A courtier whose loyalties shift visibly across the play. Arrives at Inverness with Duncan in Scene 6. Present at the discovery of the murder in Scene 10. Speaks with carefully banked sarcasm about Macbeth's tyranny in Scene 17, by which point he is openly hoping for Macduff's mission to England to bring relief. Reports to Macbeth at the cavern in Scene 18 that Macduff has fled — and the news triggers the order to kill Macduff's wife and children. By Act 5 he is marching with the rebel Scottish lords against Dunsinane.

Appears in: Chapter 6 · 10 · 17 · 18

The supernatural

God
The Witches
The three Weird Sisters

Three figures who appear in thunder and vanish into the air. Meet on a heath in Scene 1 to plan their encounter with Macbeth, give him the prophecy in Scene 3, and brew the cauldron in Scene 18 with finger of strangled babe and tooth of wolf. Their three apparitions in Act 4 — the armed head, the bloody child, the crowned child with a tree — are designed to make Macbeth overconfident and lead him to his death. The play does not settle whether they are witches, fates, devils, or hallucinations.

Appears in: Chapter 1 · 3 · 16 · 18
God
Hecate
Goddess of witchcraft

The classical goddess of witchcraft, queen of the three Weird Sisters. Appears in Scene 16 (and briefly in Scene 18) to scold the witches for dealing with Macbeth without consulting her, and to instruct them to prepare more potent illusions designed to lull Macbeth into overconfidence and lead him to his destruction. Her scenes are widely thought to be later additions, possibly by Thomas Middleton — the verse is markedly different from Shakespeare's witches elsewhere — but they have stayed in the standard text since the First Folio.
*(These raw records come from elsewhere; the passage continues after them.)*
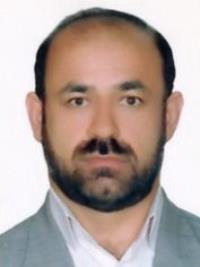 علی اکبر رحمانی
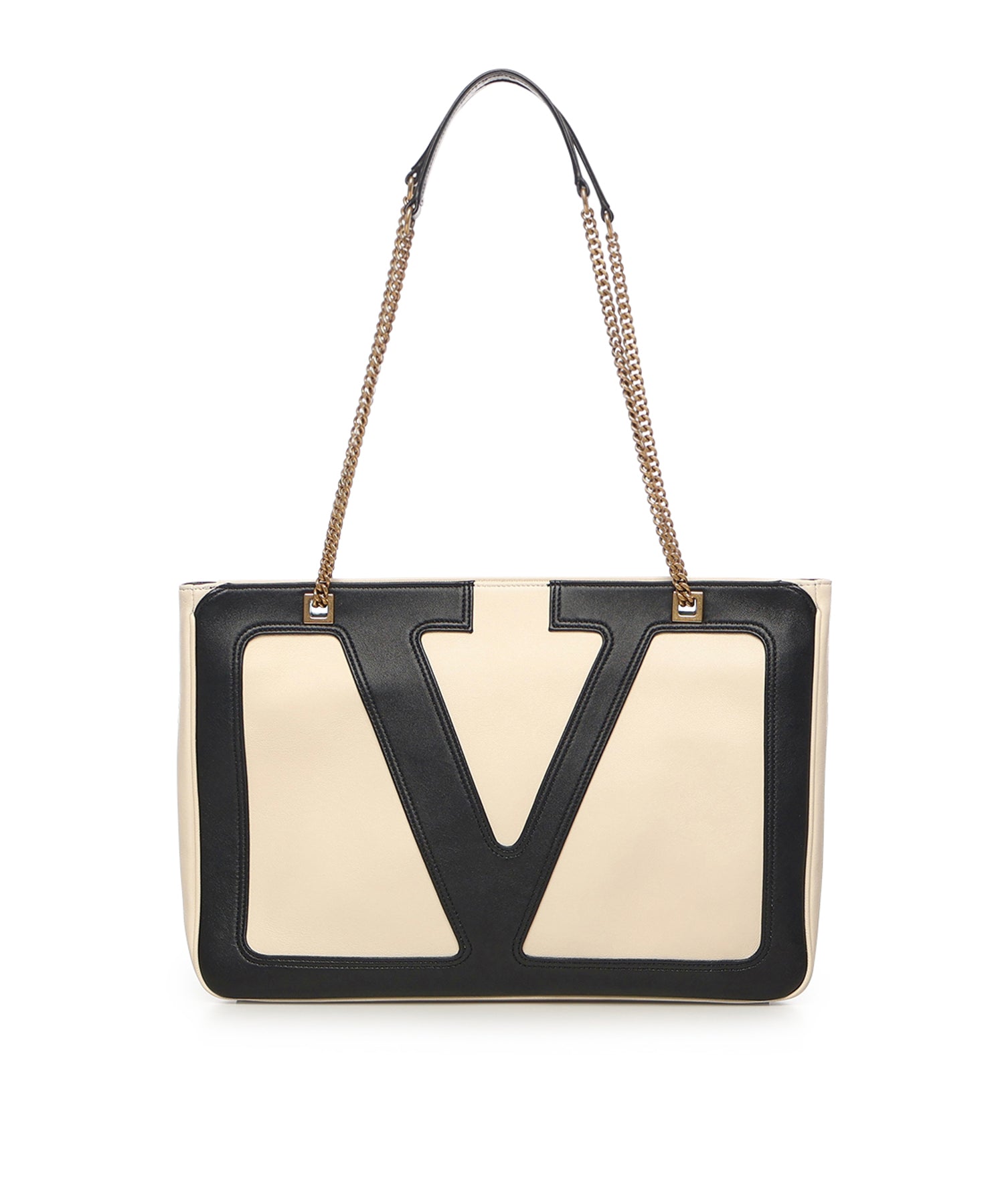 Borsa shopping media "Viva Superstar" in nappa 7W0B0R13 PTJR4V VALENTINO GARAVANI 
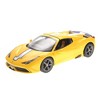 AZ Import 1:14 RC Ferrari 458 Speciale A (Yellow) - 2 of 4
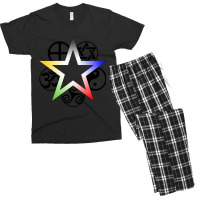 Mens Best Heritage Gift Men Men's T-shirt Pajama Set | Artistshot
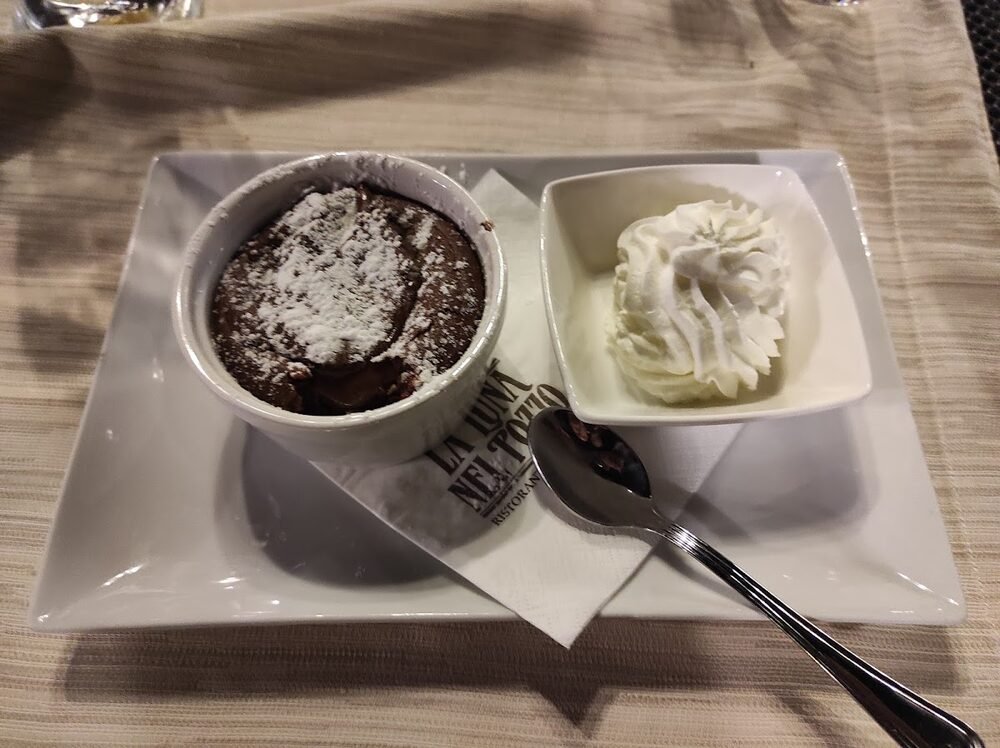 Foto 2 di Non C'era - Perugia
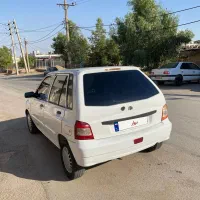 پراید 111se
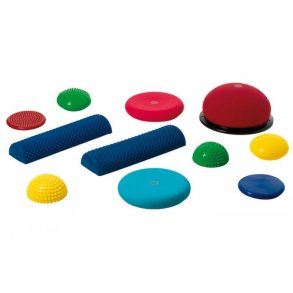 TOGUAIR PARCOURS (ST M/10 DELE)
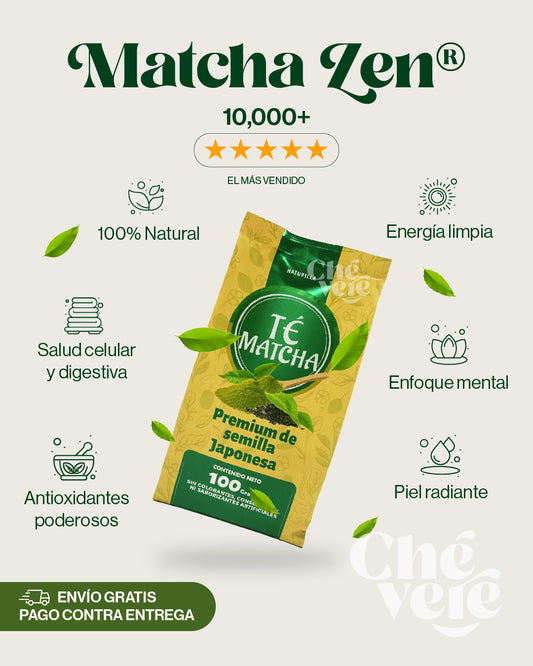 Matcha Zen®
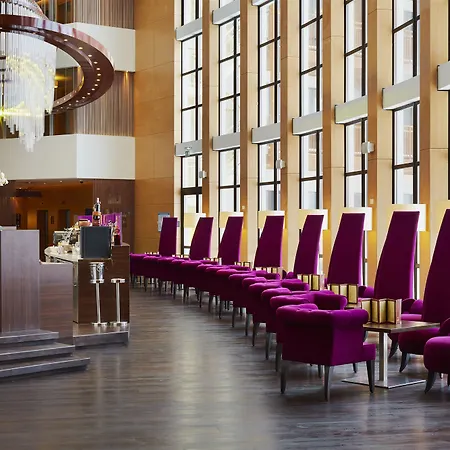 Radisson Blu 5*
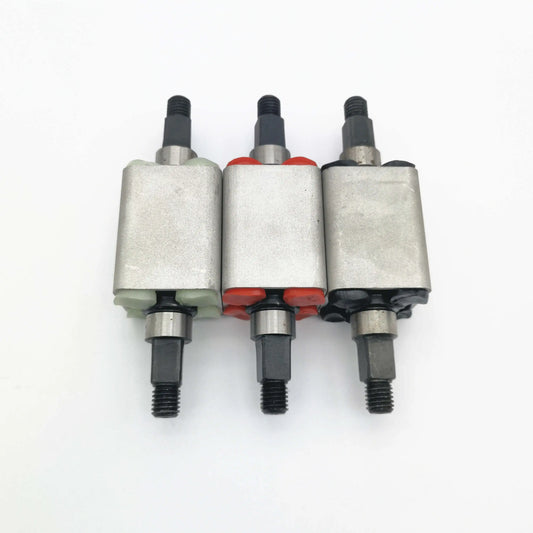 Kit de Suspension MINIMOTORS Dualtron (PU) - Wayvolt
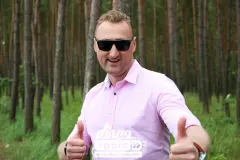 Swoje urodziny obchodzi dzisiaj: Andrzej Kliczkowski (AM) | Czego życzycie artyście?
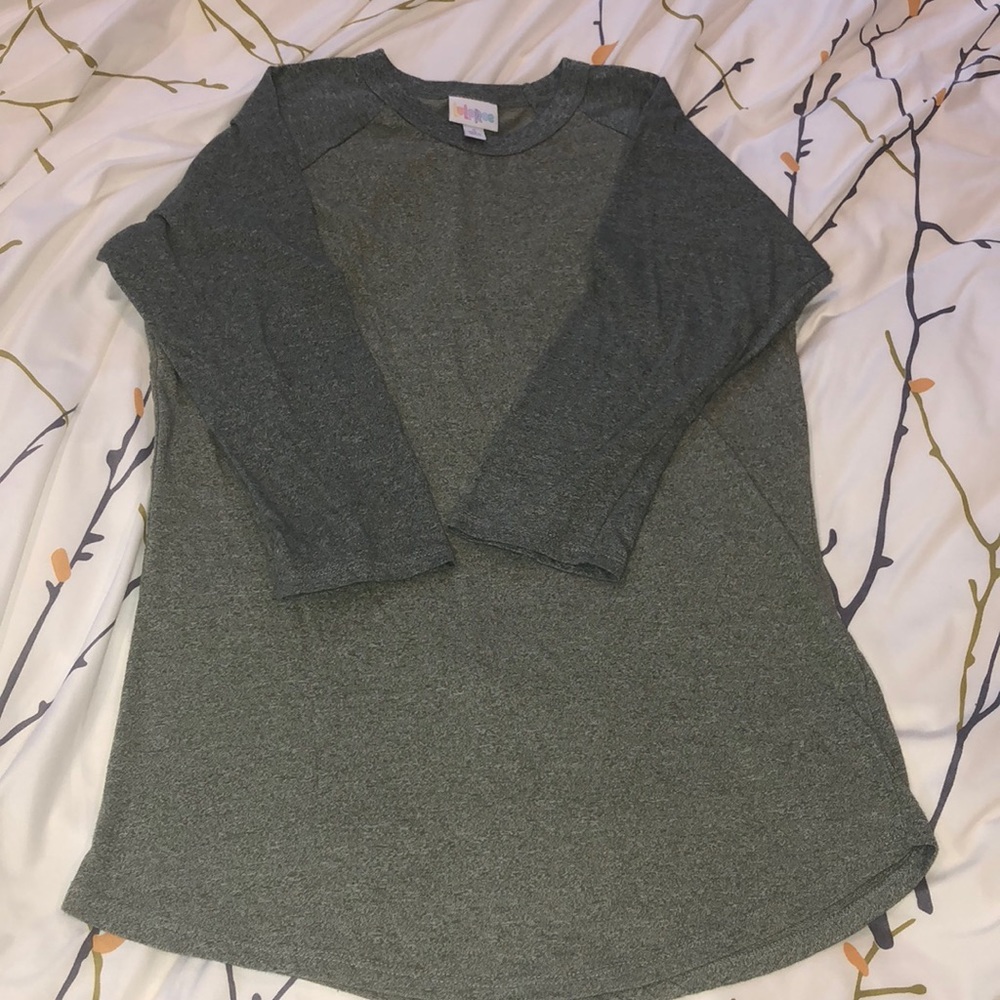 LuLaRoe Randy tee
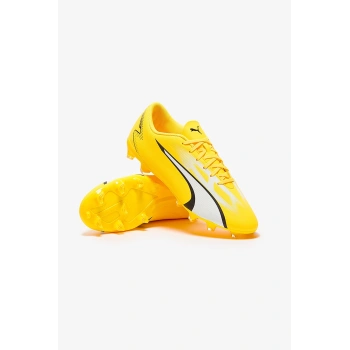 Puma Ultra Play FG/AG Jr Sarı 10753004 Krampon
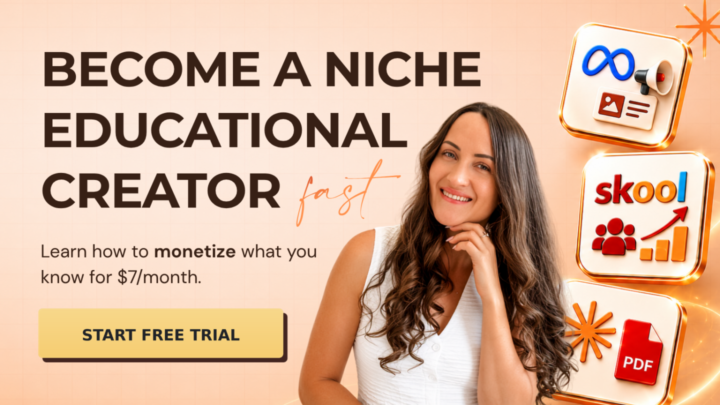 Want to grow your own coaching community faster?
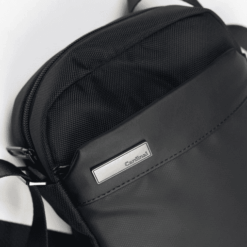 Alternative view of Τσαντάκι ώμου Cardinal 124 μαύρο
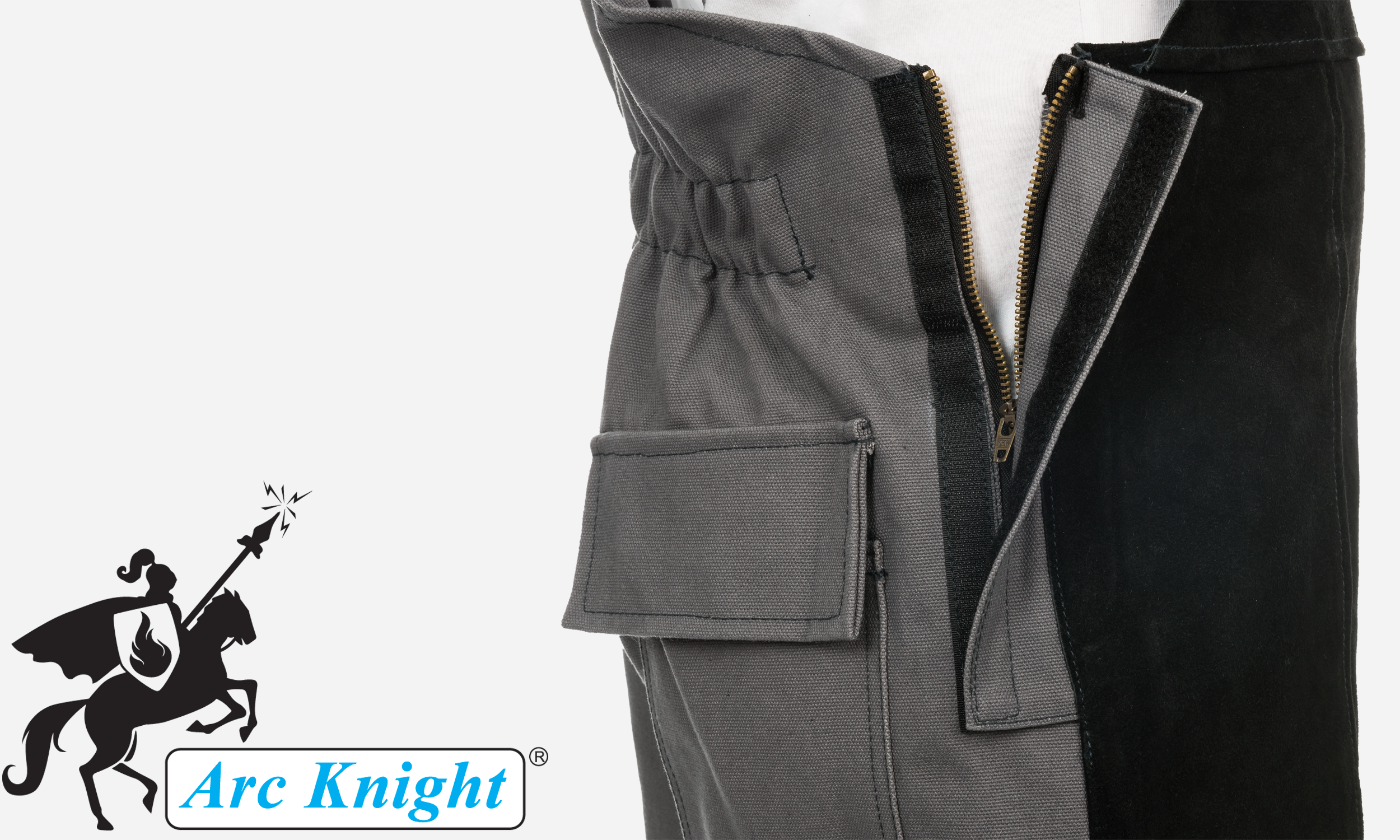 38-4340 Arc Knight Overall Zipper Opening.png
Appears in: Chapter 16 · 18

The minor figures

Mortal
The Porter
Drunken gatekeeper at Inverness

The play's only sustained comic figure. Answers the knocking at the gate in Scene 10 hung over and dragging himself across the courtyard, pretending to be the porter of hell — admitting, in his head, a farmer who hanged himself on the expectation of a good harvest, an equivocator who could swear in both scales, and an English tailor who stole cloth out of a French hose. He jokes with Macduff about how drink provokes lechery. His scene is followed within a hundred lines by the discovery of Duncan's body — Shakespeare's sharpest tonal cut in any of the tragedies.

Appears in: Chapter 10
Mortal
The Old Man
A witness to the unnatural night

A figure of seventy years deep in his own memory who speaks to Ross outside the castle in Scene 11. He cannot remember a night like the one just past. The sun has not risen; a mousing owl killed a falcon at the top of her flight; Duncan's horses, "the minions of their race," broke their stalls and ate each other. His short scene is the play registering, at the level of nature itself, that the murder of a legitimate king by his host in his sleep has ruptured the natural order. He blesses Ross and Macduff and is gone.

Appears in: Chapter 11
Mortal
Siward and Young Siward
English commanders

Siward, Earl of Northumberland, is the English general who leads the ten thousand troops Edward the Confessor has lent to Malcolm against Macbeth. He marshals the battle order in front of Dunsinane and takes command of the first attack himself, with his son. Young Siward, the son, encounters Macbeth in Scene 27 and is killed in single combat — "thou wast born of woman," Macbeth notes, and runs him through. Old Siward, told of his son's death in the final scene, asks only whether the wounds were on the front or on the back, and is satisfied to be told they were on the front.